私達も事前にデボットさん達と用意した馬車に乗り込んだ。
獣人の国で乗っていた馬車を参考にもう少し中が広い馬車を作っていた。
セバスさんと一緒に収納魔法を応用して見た目は普通…中身は広々の特別製の馬車だった。
【私が運ばなくていいのか?】
いつも王都に行くのはプルシア便だったので少し残念そうに聞いてくる。
「プルシアならすぐなんだけどね」
プルシアの頭を慰めるように撫でてあげる。
「今、国中の人が王都に集まっているんだぞ…そこをプルシアなんかに乗って登場してみろ。一気に知れ渡るぞ…」
「まぁみんなでのんびりと行くのも楽しそうだね!【シルバ達は大丈夫?】」
見れば広々とした馬車の中で優雅に寝転がっていた。
【たまに外に出て走ってもいいな、このまま寝ていたらイライラしそうだ】
【僕はのんびりここでミヅキといるんでいいや~】
シンクは大丈夫だと私の頭で丸まっている。
他のみんなも各々好きな場所を陣取っていた。
コハクはポカポカと日が差す窓のそばに、プルシアとレムは影になっているヒンヤリとした床にいた。
【ムーはここがいいんだ】
見ればムーは馬車に積んである樽の水の中にいた。
ぴちゃぴちゃと水の中を元気に動き回っている、しばらく元気がなさそうだったけどまた復活したみたいでよかった。
水の中のムーをツルツルと撫でると、嬉しそうに擦り寄ってくる。
「それにしてもすごいですね…この馬車」
ギルドの職員の人達が縮こまって端っこに固まっていた。
この馬車はギルドのみんなを乗せるために作ったのだ、なのでセバスさんが手伝ってくれていた。
「この馬車は家としても使えますので王都に付いたら停泊させます。
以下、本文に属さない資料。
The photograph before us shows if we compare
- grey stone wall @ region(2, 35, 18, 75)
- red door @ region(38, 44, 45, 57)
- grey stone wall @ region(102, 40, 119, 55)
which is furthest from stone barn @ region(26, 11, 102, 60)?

あなた達は好きに使いなさい」
セバスさんの言葉にギルド職員達もソワソワしだす。
「ちょっと他の場所を見てきてもいいですか?」
「私も女子部屋みたいです。フレイシア行こう」
「はい!」
職員達は自分達が寝る部屋を見に行ってしまった。
「別に床で寝りゃいいのに」
アランさんは構わずにゴロンとシルバ達の様に横になっていた。
「アランさんだって寝るところあるんだよ、ほら!」
私は天井を指さすと…そこにはたくさんの網状の物がぶら下がっていた。
「ああ、あの巨大グモの巣みたいなのか…一体なんだと思ってた」
「あれはハンモックだよあれに寝転がると包まれるような感じで楽に寝れるよ」
「へー!どれどれ…」
アランさんは起き上がると階段で上に向かう、馬車は天井が高くなり軽く柱の足場があってその間にハンモックが下がっていた。
アランさんがヒョイッとハンモックにぶら下がる。
「おお!この揺れ心地…悪くない…」
馬車の振動もあってウトウトしだす。
いくら広々と馬車を作ったけど人数分のベッドを置くのは無理そうだったのでならデッドスペースを使おうとこの案を考えたのだ!
「アランさ~んどうですか~」
天井にぶら下がるアランさんに声をかけるが反応がない…どうやら寝ているようだ。
「気持ちよさそうだな!俺も寝てみるか!」
ベイカーさんも気になるようで上に向かった。
【ミヅキ!俺もあれに乗ってみたい】
シルバがブンブンと尻尾を振って近づいきた。
【シルバも?大きいから丈夫なのじゃないと危ないかな…】
ちょっと怖いのでシルバのは下の階に作ることにした。
馬車の日当たりのいい端に作ってやるとハンモックを掴んでシルバが入りやすいように広げてやる。
【ここに入ってね】
シルバはそうっと足から入った…
【うお!足が抜けそうだ】
網目の間から前足が飛び出している。
他の網目のところからはもふもふの毛がはみ出しシルバはハンモックの中で丸くなっていた。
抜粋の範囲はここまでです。